- _AIM OF THE TASK_:
Give only the number of lines in the data that include the string "which".

- _DATA SHOWN_:
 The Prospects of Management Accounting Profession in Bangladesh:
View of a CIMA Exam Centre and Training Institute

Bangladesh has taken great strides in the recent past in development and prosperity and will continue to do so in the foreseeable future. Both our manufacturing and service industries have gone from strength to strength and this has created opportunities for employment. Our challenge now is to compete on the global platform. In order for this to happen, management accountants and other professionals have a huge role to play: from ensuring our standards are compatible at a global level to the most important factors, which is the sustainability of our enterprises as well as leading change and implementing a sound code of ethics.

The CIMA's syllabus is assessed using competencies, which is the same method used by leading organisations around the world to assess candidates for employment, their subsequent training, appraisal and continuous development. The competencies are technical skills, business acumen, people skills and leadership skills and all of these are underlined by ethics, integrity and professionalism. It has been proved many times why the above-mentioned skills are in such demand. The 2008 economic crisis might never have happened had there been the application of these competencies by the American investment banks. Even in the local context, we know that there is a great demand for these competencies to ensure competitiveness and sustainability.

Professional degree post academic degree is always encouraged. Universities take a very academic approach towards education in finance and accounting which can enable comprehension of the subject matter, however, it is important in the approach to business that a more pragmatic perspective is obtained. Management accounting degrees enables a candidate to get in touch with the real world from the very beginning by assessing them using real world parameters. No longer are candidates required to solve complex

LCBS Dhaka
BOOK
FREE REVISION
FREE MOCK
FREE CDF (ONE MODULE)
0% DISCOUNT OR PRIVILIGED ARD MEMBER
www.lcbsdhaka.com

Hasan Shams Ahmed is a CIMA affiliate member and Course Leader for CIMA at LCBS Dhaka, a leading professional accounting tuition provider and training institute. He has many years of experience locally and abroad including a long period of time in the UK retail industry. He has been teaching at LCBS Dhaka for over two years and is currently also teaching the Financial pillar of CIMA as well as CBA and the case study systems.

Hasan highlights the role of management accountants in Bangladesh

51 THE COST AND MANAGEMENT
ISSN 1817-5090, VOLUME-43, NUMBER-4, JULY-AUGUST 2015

...

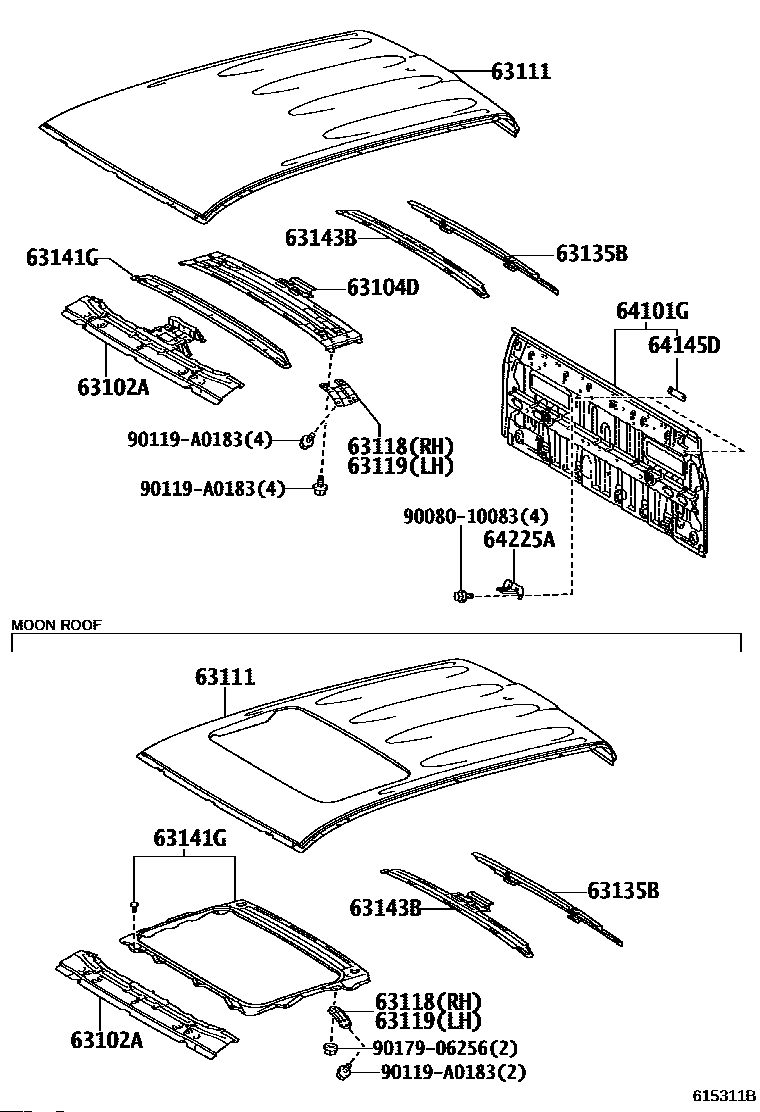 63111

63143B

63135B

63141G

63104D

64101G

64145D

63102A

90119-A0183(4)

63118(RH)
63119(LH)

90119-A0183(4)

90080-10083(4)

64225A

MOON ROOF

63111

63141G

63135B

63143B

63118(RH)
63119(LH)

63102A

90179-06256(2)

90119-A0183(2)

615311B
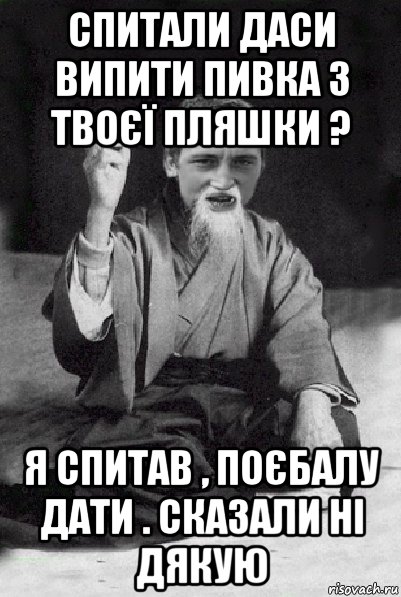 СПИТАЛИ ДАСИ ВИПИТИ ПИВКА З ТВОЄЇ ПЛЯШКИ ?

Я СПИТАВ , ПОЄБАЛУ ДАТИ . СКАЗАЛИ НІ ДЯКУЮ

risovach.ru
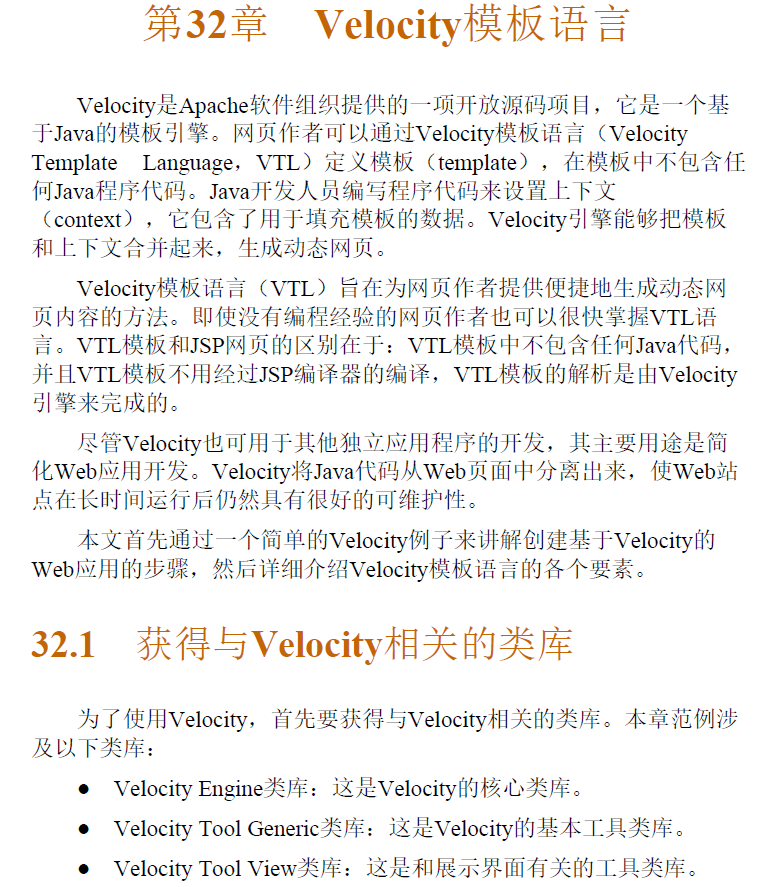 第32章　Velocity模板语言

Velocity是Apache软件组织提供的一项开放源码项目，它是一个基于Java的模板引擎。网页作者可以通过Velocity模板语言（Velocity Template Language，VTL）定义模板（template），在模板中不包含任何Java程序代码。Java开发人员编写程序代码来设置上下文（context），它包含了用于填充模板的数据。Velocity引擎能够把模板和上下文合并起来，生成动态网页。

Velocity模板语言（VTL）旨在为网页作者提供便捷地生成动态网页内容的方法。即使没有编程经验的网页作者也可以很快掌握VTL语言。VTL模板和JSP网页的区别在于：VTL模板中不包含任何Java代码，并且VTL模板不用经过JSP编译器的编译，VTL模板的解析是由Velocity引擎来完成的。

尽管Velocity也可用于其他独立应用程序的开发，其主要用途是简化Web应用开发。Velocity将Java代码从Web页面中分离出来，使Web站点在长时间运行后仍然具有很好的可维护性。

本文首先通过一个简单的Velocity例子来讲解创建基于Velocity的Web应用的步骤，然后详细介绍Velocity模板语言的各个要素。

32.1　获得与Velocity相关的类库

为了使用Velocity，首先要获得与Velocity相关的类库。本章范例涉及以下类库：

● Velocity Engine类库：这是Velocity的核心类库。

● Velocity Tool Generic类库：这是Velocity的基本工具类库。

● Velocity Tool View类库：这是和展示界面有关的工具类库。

==

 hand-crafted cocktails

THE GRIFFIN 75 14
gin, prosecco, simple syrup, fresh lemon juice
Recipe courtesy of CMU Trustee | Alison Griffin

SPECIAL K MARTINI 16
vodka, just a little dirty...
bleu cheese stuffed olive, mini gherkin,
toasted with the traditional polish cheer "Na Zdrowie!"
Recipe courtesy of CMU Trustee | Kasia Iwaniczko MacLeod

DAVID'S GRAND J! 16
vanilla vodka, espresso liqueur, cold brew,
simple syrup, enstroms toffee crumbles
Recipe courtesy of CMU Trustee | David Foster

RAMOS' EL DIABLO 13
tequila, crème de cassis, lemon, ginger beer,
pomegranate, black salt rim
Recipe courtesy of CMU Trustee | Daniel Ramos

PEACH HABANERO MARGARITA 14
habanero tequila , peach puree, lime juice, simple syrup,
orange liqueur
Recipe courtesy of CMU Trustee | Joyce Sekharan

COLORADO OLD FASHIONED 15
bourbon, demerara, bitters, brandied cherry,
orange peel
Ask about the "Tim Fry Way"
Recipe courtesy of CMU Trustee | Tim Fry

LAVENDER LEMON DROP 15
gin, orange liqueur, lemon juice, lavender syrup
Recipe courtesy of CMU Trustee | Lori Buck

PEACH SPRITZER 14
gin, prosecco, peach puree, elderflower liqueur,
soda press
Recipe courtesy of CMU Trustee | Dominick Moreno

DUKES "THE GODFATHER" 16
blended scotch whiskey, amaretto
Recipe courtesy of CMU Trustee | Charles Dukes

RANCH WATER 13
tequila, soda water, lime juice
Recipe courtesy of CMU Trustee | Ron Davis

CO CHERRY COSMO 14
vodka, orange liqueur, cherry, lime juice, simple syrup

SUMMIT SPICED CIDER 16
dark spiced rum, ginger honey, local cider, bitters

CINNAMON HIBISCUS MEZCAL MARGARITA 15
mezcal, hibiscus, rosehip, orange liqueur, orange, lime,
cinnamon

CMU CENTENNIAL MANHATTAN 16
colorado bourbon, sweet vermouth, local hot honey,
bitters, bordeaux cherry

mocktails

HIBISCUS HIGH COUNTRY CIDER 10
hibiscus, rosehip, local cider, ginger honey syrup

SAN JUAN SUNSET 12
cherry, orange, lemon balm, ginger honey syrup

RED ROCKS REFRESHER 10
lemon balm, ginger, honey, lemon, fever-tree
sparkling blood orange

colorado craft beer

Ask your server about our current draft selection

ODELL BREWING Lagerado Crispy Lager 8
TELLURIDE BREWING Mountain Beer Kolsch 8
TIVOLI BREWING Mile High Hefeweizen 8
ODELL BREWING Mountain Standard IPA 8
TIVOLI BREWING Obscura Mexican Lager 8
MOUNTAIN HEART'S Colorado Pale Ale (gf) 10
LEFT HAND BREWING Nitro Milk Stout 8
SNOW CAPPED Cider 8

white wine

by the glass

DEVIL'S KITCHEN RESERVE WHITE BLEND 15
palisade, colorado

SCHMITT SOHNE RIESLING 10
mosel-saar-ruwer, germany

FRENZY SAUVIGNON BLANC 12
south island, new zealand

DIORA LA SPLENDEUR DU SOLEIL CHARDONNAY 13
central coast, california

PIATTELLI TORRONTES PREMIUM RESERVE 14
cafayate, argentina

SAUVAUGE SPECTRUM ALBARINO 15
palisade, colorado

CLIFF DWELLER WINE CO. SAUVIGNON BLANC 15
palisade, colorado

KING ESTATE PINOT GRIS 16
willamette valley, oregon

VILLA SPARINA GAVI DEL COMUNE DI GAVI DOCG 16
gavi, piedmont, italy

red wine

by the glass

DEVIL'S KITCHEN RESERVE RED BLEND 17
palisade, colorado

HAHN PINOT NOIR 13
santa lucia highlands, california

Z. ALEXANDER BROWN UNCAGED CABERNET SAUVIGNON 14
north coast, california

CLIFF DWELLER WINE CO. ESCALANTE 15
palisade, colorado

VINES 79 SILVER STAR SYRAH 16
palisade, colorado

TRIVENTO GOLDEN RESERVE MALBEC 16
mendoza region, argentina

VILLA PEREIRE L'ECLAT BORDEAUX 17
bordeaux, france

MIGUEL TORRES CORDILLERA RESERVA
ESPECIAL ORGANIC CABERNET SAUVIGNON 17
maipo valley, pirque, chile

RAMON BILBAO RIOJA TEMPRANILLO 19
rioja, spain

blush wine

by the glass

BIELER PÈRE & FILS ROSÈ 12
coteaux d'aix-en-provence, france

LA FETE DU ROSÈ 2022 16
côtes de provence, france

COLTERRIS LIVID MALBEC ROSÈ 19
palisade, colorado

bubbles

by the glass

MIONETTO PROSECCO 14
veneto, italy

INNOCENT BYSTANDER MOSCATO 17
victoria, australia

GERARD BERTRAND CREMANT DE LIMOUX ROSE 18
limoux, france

- _RESULT OF THIS TASK_:
3